Si fuera un mecanismo sencillo supongo que lo percibirías, pero es algo más. Abarca desde el ángulo que forman tus pies cuando estás parada, intranquila, hasta el color de tus mejillas cuando estás feliz. Y todo eso, de alguna manera, y desde siempre, hace cambiar el rumbo de las cosas.

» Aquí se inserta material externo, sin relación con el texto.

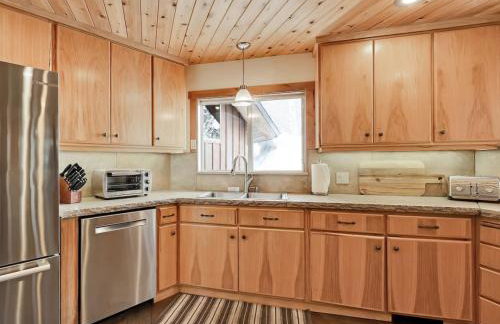 Mountain Haven Sundance Utah - Foto 7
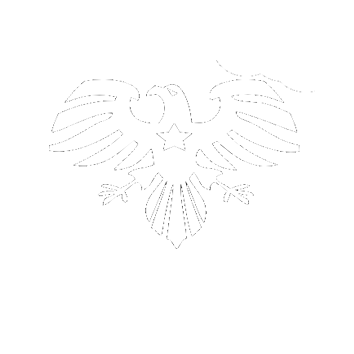 Instituto Centauri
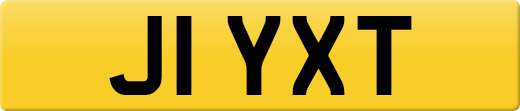 J1YXT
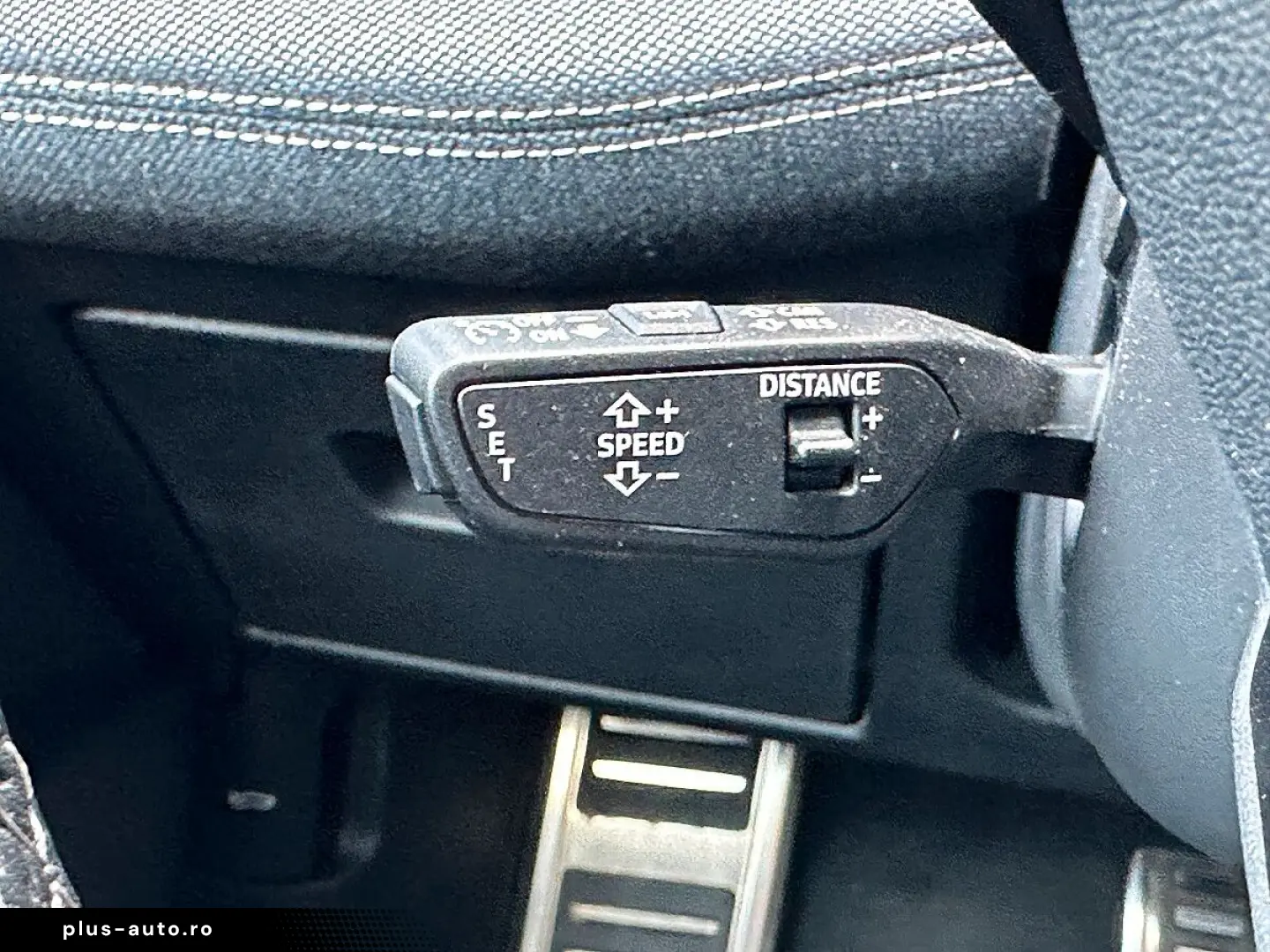 AUDI A6 e-tron Avant 100kWh Performance Edition One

Luego... luego te vas, pasas una temporada fuera, o dentro, o en ninguna parte. Dicen que desapareces para morir y, premeditadamente, renacer. El caso es que siempre vuelves, siempre eres la misma y, sin embargo, da la sensación de que haya habido una guerra en tu interior, de que hayan aniquilado todos tus recuerdos, quemado tus heridas, y hayas vuelto renacida, pero igual, una vez más. Dispuesta a salvar el invierno. Dispuesta a romper las ventanas y dejar el frío entrar.
No tengo claro quién eres ahora, quién has sido siempre.